── Provided passage
Performance Questions

I’ve been getting disappointing performance with this kernel. It takes around 2.3 seconds to run 256 times (256 times for 256 separate tiles. Each one contributes a piece of the final output. I chose to break it up into multiple kernels so I wouldn’t have a for loop 256x256 long. This also lets me overlap my memory copies with the kernel execution.) on an 8800GT, and I’m not sure what (if anything) is holding me back. The Profiler doesn’t work on my mac, which makes it more difficult to analyze my code. Am I making any obvious performance errors? Suggestions?

Thanks! :(

#define BLOCK_SIZE 256

#define TILE_SIZE 256

__device__ __constant__ float y_const[2500];

__device__ __constant__ float fx_const[2500];

__device__ __constant__ float fy_const[2500];

__device__ __constant__ float dy_const[2500];

//runs 256 times with a loop that iterates 256 times

//f points to a different tile of the input for each kernel call

__global__ void transform(cufftComplex* output, cufftComplex* f, unsigned int fM, 

							unsigned int fN, unsigned int fxN, unsigned int fyN, unsigned int start,

							float* x_g, float* dx_g)
────
── Available data
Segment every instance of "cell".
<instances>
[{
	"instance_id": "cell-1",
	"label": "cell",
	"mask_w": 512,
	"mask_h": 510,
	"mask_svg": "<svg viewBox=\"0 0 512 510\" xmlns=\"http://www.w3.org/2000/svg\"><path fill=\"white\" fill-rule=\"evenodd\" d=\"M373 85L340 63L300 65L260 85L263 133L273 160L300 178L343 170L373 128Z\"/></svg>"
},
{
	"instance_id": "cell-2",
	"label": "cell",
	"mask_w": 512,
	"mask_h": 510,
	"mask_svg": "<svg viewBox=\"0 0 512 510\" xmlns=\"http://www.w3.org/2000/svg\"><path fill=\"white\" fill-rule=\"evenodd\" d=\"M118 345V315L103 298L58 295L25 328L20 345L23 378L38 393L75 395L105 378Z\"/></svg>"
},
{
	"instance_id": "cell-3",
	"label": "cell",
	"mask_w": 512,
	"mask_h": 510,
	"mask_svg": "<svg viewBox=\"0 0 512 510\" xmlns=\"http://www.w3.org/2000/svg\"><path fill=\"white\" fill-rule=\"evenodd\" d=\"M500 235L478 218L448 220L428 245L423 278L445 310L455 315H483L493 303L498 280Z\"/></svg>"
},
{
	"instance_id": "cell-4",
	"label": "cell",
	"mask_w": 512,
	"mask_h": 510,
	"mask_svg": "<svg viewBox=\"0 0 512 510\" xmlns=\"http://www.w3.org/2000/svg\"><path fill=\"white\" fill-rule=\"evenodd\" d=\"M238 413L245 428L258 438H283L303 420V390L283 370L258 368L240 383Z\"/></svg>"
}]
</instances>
────
Work order: Could you write out the forum post again, starting at "Performance Questions" and ending at "performance errors? Suggestions?", and substitute "GTX 260" for "8800GT"? Nothing in the records has any bearing here.

Result:
Performance Questions

I’ve been getting disappointing performance with this kernel. It takes around 2.3 seconds to run 256 times (256 times for 256 separate tiles. Each one contributes a piece of the final output. I chose to break it up into multiple kernels so I wouldn’t have a for loop 256x256 long. This also lets me overlap my memory copies with the kernel execution.) on an GTX 260, and I’m not sure what (if anything) is holding me back. The Profiler doesn’t work on my mac, which makes it more difficult to analyze my code. Am I making any obvious performance errors? Suggestions?